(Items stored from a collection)

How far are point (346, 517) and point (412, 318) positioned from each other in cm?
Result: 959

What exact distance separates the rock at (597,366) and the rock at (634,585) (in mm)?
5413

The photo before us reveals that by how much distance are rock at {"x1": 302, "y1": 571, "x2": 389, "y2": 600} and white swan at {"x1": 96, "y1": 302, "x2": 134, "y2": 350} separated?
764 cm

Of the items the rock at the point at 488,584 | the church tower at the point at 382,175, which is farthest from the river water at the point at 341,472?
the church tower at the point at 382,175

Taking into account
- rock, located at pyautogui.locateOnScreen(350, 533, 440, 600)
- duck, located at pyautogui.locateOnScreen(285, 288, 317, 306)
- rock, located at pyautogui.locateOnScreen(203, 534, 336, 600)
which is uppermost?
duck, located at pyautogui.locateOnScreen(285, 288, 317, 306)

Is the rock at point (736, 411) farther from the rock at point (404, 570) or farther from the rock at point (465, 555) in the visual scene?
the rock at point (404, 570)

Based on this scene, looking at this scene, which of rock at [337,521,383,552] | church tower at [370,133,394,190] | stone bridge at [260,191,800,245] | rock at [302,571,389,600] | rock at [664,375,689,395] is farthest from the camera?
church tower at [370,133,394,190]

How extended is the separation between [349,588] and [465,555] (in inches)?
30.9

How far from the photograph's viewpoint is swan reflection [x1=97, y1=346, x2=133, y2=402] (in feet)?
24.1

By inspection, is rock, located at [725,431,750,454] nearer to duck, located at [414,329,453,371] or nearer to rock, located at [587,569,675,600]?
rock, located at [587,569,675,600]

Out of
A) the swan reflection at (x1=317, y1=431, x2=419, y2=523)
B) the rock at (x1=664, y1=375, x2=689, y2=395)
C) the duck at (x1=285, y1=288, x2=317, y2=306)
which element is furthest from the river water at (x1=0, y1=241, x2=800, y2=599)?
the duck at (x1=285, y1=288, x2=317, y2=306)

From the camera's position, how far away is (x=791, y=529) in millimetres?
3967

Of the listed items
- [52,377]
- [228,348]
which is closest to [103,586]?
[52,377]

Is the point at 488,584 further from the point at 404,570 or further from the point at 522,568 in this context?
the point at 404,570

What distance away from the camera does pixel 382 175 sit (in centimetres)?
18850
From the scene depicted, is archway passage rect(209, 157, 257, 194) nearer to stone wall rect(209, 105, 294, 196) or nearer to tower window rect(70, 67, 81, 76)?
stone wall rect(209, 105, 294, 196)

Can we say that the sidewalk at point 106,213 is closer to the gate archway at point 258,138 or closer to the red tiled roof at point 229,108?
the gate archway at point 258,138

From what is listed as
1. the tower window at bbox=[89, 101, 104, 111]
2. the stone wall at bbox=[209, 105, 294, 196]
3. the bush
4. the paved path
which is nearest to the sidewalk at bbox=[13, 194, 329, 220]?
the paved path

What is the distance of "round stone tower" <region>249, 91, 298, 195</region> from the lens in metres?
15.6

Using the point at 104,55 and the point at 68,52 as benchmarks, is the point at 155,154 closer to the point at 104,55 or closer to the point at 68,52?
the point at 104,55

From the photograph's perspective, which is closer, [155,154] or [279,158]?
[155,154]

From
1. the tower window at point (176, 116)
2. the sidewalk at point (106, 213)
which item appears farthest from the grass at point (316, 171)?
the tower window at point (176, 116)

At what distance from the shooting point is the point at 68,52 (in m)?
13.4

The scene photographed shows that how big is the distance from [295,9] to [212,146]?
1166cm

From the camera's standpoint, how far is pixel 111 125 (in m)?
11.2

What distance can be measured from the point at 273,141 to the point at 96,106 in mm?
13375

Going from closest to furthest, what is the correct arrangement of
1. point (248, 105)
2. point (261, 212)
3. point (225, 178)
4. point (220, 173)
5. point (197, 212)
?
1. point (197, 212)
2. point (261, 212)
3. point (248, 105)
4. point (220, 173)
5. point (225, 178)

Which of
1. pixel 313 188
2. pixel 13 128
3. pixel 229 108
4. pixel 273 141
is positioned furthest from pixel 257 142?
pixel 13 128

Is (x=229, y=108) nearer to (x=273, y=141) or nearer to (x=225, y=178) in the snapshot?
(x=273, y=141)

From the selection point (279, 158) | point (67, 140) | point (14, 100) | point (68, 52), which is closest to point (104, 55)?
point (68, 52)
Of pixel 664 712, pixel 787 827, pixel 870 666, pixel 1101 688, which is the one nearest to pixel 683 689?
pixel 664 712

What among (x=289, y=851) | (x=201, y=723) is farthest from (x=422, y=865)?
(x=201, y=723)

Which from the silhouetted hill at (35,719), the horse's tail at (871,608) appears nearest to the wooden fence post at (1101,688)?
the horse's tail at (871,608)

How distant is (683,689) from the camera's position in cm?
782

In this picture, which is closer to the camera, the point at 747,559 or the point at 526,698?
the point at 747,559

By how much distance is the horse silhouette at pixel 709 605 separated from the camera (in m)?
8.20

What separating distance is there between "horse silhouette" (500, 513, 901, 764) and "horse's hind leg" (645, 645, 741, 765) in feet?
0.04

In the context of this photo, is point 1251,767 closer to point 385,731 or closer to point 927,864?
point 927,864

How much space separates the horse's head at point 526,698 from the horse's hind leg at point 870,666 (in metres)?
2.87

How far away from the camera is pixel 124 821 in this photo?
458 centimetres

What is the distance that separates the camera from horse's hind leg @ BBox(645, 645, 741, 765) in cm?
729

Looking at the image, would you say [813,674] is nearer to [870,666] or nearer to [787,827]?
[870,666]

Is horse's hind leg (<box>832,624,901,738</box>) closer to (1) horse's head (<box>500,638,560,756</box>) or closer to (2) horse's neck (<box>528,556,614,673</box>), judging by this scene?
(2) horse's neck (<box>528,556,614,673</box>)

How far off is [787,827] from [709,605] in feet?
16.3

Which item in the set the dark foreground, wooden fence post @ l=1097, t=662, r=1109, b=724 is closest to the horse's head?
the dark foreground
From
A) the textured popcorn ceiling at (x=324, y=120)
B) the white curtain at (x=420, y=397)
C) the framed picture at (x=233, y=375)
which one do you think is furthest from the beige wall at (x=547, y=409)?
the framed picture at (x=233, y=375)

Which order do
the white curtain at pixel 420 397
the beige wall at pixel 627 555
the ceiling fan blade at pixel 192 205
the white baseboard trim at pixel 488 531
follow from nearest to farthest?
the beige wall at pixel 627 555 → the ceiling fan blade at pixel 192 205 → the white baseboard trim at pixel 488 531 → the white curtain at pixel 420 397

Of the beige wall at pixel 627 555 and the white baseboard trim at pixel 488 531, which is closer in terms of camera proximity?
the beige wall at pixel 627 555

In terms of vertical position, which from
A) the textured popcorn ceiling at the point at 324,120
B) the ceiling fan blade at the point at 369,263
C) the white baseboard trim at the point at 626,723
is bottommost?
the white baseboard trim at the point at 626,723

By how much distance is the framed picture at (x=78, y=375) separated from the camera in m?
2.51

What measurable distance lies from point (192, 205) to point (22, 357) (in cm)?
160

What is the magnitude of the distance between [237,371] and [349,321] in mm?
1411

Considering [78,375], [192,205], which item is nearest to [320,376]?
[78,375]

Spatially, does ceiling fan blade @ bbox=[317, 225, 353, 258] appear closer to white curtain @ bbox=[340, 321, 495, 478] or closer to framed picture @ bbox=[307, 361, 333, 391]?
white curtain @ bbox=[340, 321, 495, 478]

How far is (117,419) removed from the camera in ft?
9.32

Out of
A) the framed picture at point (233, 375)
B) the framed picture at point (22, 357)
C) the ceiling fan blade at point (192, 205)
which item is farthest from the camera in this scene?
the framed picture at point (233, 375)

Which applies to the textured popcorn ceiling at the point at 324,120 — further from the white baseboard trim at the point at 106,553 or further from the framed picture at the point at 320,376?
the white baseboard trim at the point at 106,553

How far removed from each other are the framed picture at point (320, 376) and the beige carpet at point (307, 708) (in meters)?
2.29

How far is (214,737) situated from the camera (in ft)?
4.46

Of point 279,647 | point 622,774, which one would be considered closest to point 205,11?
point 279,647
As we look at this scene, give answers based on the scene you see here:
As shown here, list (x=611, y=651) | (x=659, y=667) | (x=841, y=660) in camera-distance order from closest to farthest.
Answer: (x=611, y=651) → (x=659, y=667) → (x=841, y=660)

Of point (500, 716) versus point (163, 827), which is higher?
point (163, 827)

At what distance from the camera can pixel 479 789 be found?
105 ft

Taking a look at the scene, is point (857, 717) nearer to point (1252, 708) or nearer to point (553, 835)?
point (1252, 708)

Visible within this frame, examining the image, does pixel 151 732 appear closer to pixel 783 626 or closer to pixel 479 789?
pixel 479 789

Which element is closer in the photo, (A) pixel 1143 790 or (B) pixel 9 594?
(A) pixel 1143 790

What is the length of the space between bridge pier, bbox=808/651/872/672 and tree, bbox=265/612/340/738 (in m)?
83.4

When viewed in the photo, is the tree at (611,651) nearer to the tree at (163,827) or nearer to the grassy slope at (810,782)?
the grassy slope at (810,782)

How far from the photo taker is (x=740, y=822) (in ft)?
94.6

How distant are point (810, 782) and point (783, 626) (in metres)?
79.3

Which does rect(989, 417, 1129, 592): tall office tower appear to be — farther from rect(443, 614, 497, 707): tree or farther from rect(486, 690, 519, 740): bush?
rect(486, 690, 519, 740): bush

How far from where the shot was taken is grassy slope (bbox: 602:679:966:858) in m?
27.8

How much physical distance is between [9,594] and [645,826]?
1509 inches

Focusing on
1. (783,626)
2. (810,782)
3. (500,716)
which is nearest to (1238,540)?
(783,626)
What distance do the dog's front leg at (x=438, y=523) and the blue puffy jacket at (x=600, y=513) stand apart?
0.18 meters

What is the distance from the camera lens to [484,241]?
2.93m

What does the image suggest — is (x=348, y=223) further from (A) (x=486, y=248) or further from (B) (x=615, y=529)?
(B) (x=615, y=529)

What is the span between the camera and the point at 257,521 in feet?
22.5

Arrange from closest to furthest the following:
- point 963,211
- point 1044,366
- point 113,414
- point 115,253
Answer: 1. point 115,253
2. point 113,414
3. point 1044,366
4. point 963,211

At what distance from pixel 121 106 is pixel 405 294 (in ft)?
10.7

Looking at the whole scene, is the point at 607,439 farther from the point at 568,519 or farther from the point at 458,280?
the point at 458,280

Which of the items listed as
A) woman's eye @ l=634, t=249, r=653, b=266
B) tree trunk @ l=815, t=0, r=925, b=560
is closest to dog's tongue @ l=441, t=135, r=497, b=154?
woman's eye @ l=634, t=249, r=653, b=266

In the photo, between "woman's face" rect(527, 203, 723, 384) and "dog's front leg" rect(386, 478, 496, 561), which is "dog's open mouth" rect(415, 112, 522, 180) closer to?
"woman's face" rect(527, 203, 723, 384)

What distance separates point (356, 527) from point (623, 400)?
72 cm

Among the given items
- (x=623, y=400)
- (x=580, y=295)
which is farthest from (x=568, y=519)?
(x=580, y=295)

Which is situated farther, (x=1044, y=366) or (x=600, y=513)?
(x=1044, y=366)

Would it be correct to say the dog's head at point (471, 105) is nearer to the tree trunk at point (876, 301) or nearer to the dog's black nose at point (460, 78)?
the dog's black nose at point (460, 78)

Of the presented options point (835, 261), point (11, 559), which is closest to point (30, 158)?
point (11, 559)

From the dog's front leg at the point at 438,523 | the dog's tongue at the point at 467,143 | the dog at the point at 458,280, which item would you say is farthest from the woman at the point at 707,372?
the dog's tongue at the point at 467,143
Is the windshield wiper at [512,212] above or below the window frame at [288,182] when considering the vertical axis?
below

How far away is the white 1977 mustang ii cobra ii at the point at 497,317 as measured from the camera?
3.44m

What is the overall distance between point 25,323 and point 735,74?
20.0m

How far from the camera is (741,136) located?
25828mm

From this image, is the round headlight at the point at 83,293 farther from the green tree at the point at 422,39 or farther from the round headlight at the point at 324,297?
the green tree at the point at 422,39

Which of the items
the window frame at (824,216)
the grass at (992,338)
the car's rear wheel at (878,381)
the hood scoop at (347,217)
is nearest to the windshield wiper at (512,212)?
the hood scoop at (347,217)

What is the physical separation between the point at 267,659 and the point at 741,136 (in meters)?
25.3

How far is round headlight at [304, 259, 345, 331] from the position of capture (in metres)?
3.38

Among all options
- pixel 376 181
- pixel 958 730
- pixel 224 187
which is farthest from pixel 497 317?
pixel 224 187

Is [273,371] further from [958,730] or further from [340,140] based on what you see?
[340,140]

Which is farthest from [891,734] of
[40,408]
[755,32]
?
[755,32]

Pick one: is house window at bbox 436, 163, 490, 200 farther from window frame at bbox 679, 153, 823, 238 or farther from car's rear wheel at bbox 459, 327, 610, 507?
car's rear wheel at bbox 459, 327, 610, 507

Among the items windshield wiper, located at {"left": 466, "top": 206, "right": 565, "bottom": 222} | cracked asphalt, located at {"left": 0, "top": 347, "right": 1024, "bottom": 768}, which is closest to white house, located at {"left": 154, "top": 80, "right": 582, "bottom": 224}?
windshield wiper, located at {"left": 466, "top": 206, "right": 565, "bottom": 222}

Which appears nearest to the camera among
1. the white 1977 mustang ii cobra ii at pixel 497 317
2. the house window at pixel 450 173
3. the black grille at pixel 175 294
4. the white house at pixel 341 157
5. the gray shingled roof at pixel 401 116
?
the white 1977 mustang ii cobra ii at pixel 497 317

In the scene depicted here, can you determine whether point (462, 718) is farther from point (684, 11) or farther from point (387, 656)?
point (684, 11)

GIVEN TASK:
Copy out the rows above word for word, from the line containing "At what distance from the camera" through the line containing "4. point 963,211".

PROBLEM SOLUTION:
At what distance from the camera can pixel 479 789 be found?
105 ft

Taking a look at the scene, is point (857, 717) nearer to point (1252, 708) or nearer to point (553, 835)?
point (1252, 708)

Visible within this frame, examining the image, does pixel 151 732 appear closer to pixel 783 626 or closer to pixel 479 789?
pixel 479 789

Which element is closer in the photo, (A) pixel 1143 790 or (B) pixel 9 594?
(A) pixel 1143 790

What is the length of the space between bridge pier, bbox=808/651/872/672 and tree, bbox=265/612/340/738 (in m)?
83.4

When viewed in the photo, is the tree at (611,651) nearer to the tree at (163,827) or nearer to the grassy slope at (810,782)?
the grassy slope at (810,782)

How far from the photo taker is (x=740, y=822) (in ft)?
94.6

How distant are point (810, 782) and point (783, 626) (in metres)?
79.3

Which does rect(989, 417, 1129, 592): tall office tower appear to be — farther from rect(443, 614, 497, 707): tree or farther from rect(486, 690, 519, 740): bush?
rect(486, 690, 519, 740): bush

How far from where the shot was taken is grassy slope (bbox: 602:679:966:858) in m?
27.8

How much physical distance is between [9,594] and [645,826]?
1509 inches

Focusing on
1. (783,626)
2. (810,782)
3. (500,716)
which is nearest to (1238,540)?
(783,626)
What distance do the dog's front leg at (x=438, y=523) and the blue puffy jacket at (x=600, y=513) stand apart?
0.18 meters

What is the distance from the camera lens to [484,241]?
2.93m

What does the image suggest — is (x=348, y=223) further from (A) (x=486, y=248) or further from (B) (x=615, y=529)?
(B) (x=615, y=529)

What is the span between the camera and the point at 257,521 in feet?
22.5

Arrange from closest to furthest the following:
- point 963,211
- point 1044,366
- point 113,414
- point 115,253
Answer: 1. point 115,253
2. point 113,414
3. point 1044,366
4. point 963,211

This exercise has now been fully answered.